# PROBLEM A
List every task the writer of the radon transform post names as part of a rough couple of weeks.
# PROBLEM B
Write a continuation of the radon transform post, starting right after its last sentence.

# SELECTED PASSAGE
---*---

Wow, it’s been a rough couple of weeks: I had to hand in my graphics project, study for a statistics test, fighting off my allergies (I hate spring) and then I had to study for my finals. At least I have my degree now.

Finally!  

Anyways, I promised I’d write about the radon transformation I used to convert from the extracted images to a numerical format suitable for input into our neural network. This technique is extremely effective and is already used in industry for just such purposes.  We tested it on demo day with very minimal data and it worked remarkably well.

Before I get knee deep in the technical aspects of the system, I need to mention this: due to the preprocessing done on the motion detected, there is no need for a complicated AI system; the radon transformation and the recursive feature extractor together remove a lot of noise and problems that may have been present otherwise. The radon transform especially helps as we have built in scaling so this does not have to be taken into account later on. Also from the results of the transformation, objects similar in shape have extremely similar radon transformations so the training time of the neural network was reduced as was the amount of hidden neurons necessary.

In the final demo we used a neural network with 408 inputs and only 4 hidden neurons, scary isn’t it. 😛

Introduction:

Now back to the nitty gritty: the radon transform. If you Google the “radon transform” you’ll probably get the Wikipedia page with a scary looking equation.  I also got a fright the first time I saw this but after some research it’s really simple.

The basic idea of the radon transform (or my modified version thereof) is simple: if you look at your 2D image in the XY plane, you simply flatten the image onto the X axis (figure1), then divide the X axis into several beams and you work out the amount of pixels within each beam. Your output will be the pixel contributions of the object to each beam.  Then you’d rotate the object and flatten it once again. Doing this for multiple angles will give you a very good representation of the objects shape.

 

Figure 1

The most basic (and unfortunately most commonly used technique) for image classification is to simple get the centroid of the object and then trace the outline of the object giving you a silhouette. Now this doesn’t sound so bad does it? Well, it is firstly it doesn’t handle broken up images well (not without major preprocessing or modification) and it also loses a lot of detail and can provide false matches. In figure1 below we have the radon transform of a solid circle and a hollow circle, a standard outline trace would provide the exact shape result for these obviously different shapes while as you can see the radon transform (in one projection) provides completely different results.  Again this pre-processing will take the strain of the neural network (or other AI technique we’ll use for classification).

 

 

Figure 2

Okay now for the technical details: as you remember we flatten the image according to some projection. Figure2 shows some of these projections. Now if you look at figure 2 you might notice that the now flattened image’s top border can be seen as a graph of some function, so the amount of pixels in a beam is the approximate area under the graph between the left and right end points of the beam.

Now that picture is misleading as you might think that that it is a square object that we’ve rotated and flattened, but it is in fact a single pixel. The algorithm works on a per pixel basis. Instead of actually flattening the object, we simply work out the equation of the graph for a single rotated pixel and then use that to run through all the pixels in the object, work out the left most and right most and then add them to their respective beams.

---*---

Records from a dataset
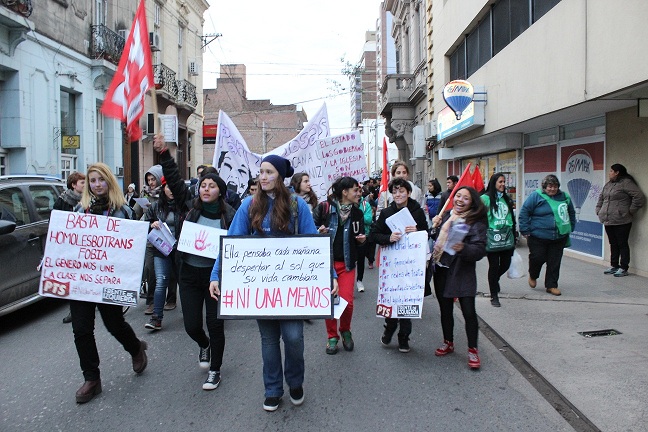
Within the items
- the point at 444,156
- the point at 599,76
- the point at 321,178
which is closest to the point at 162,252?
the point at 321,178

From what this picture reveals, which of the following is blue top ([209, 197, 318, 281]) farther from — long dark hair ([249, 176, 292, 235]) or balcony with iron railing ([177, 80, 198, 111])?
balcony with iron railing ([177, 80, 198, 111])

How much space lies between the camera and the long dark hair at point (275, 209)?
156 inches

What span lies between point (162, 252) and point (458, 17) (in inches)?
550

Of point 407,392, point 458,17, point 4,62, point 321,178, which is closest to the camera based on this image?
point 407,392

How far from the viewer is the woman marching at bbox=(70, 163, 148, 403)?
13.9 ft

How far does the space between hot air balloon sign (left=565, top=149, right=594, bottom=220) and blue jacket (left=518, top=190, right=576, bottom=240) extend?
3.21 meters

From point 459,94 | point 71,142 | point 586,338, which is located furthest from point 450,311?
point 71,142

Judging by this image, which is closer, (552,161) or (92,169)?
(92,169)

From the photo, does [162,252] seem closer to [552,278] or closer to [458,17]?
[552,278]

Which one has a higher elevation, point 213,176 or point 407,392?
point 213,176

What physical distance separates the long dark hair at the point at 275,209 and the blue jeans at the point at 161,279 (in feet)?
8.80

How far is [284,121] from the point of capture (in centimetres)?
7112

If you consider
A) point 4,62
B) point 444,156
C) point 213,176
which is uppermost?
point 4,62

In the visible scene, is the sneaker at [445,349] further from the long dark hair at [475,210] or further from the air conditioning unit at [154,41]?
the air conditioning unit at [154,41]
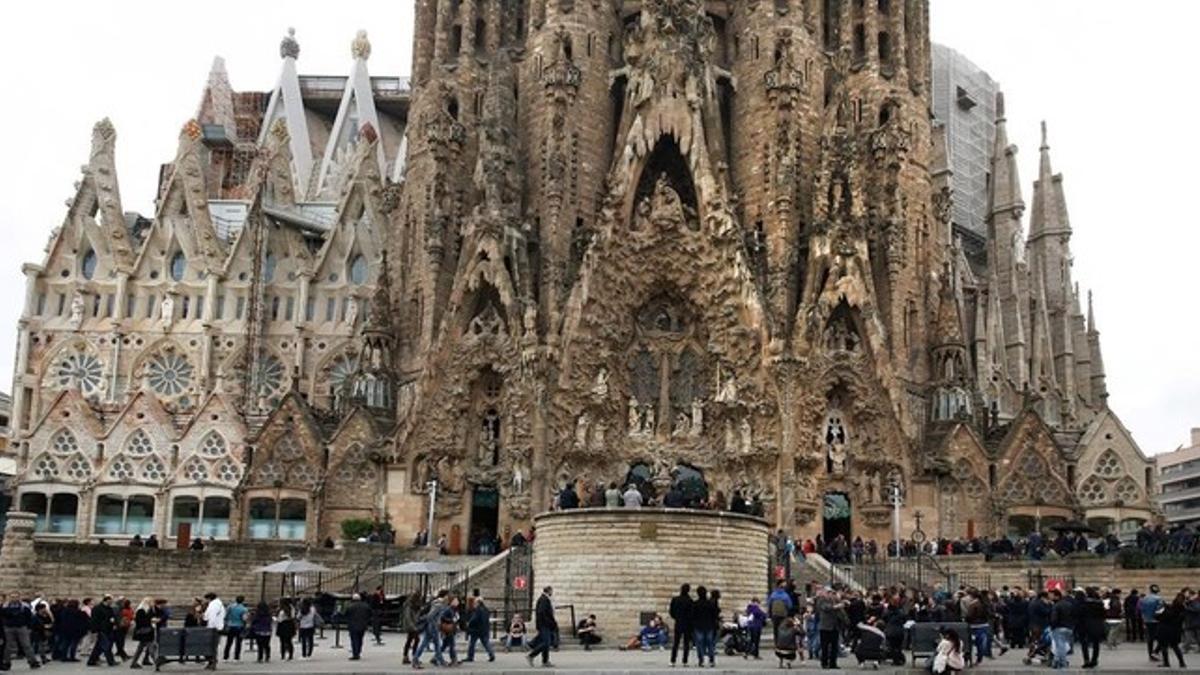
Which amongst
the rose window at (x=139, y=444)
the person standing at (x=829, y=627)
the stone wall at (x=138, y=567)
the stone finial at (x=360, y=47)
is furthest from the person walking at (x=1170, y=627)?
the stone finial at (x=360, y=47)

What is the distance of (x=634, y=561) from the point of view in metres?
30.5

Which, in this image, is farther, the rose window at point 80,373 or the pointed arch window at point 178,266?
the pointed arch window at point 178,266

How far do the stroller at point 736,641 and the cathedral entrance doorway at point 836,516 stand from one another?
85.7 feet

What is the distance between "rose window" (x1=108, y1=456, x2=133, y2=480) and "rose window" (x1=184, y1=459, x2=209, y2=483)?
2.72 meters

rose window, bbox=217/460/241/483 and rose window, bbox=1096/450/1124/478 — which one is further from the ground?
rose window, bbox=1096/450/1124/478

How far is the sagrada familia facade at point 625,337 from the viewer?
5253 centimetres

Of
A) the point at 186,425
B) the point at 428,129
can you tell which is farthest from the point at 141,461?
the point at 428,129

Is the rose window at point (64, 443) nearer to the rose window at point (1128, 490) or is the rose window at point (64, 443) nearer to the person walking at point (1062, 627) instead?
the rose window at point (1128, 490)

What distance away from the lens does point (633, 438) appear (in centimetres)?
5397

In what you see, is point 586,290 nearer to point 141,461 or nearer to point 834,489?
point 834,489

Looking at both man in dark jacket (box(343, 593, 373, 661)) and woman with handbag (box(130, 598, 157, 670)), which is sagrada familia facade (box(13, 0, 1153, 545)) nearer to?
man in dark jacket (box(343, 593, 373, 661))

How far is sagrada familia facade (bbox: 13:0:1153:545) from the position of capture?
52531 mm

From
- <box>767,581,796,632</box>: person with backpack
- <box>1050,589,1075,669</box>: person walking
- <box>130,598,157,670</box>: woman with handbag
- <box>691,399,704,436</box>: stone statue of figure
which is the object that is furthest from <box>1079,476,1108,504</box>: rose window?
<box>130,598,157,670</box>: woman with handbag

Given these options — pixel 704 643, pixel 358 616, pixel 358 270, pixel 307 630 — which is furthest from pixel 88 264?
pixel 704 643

---*---

# TASK ANSWER A
- Handing in a graphics project
- Studying for a statistics test
- Fighting off allergies
- Studying for finals

# TASK ANSWER B
Now some of you are screaming that if we just rotate the pixels it will be wrong as we aren’t rotating the entire object but that is taken into account later on.

Now how do we calculate the area under the graph for each pixel and how do we figure out what beam to add it to since a beam will have lots and lots of pixels in it? Also the beam widths will differ per object.

 

Figure 3

What we do is simply divide the beams into lots of sub-beams, so that multiple sub-beams pass through each pixel. Then for each pixel we work out the left most sub-beam and the right most sub-beam that passes through the pixel. This then becomes the domain for the equation of the graph we have earlier and we loop through each sub-beam, calculate the pixels contribution to it(the area under the graph) and then add it to the sub-beam total. This is shown in figure 3. What you also notice from figure 3 is that there is a small degree of approximation to reduce the calculations required for the area, but remember that we’re talking about fractions of a pixel here so the total error in approximation can easily be ignored.

Now for each projection we run through each pixel and add it to the appropriate sub-beam. Once this is complete we sum the sub-beams up into the initial amount of beams and then we divide each beam by the scaling factor. The scaling factor is simply the total pixels over the beam width; this reduces the total area for the beams to 1. So every object gets reduces to an n-beam representation where the sum of all beams is equal to 1.

Okay, my explanation is very basic and I’m sure mathematicians would point out various mistakes and so on , but I’m trying to make this easy to understand and to follow, it is not meant as a 100% mathematically accurate explanation, obviously if you wish to implement something like this, you wouldn’t only use my guide here as a reference. I’ve also left out some details but they should become apparent from the below explanations.

I’m struggling to find a good way to structure this guide so I’m just going to run through the algorithm simply just to finish off. 

Preparation:

The first steps we need to take before we can process the object is to get the total number of pixels, work out the centroid and the approximate radius of the object. Using the radius we work out the amount of beams and sub-beams we need for the transformation. Remember that we want several sub-beams to pass through each pixel.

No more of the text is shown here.